Exercise — Read through the data below and state how many of its lines contain the word "camera", adding nothing.

(Dataset entries)
****
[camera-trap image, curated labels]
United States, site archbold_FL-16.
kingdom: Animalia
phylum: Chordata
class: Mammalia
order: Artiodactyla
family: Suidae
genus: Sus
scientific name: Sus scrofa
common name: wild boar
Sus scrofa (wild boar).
****
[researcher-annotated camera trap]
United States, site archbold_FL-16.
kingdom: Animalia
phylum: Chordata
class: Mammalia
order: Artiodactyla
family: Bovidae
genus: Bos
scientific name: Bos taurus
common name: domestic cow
****
Written solution — 2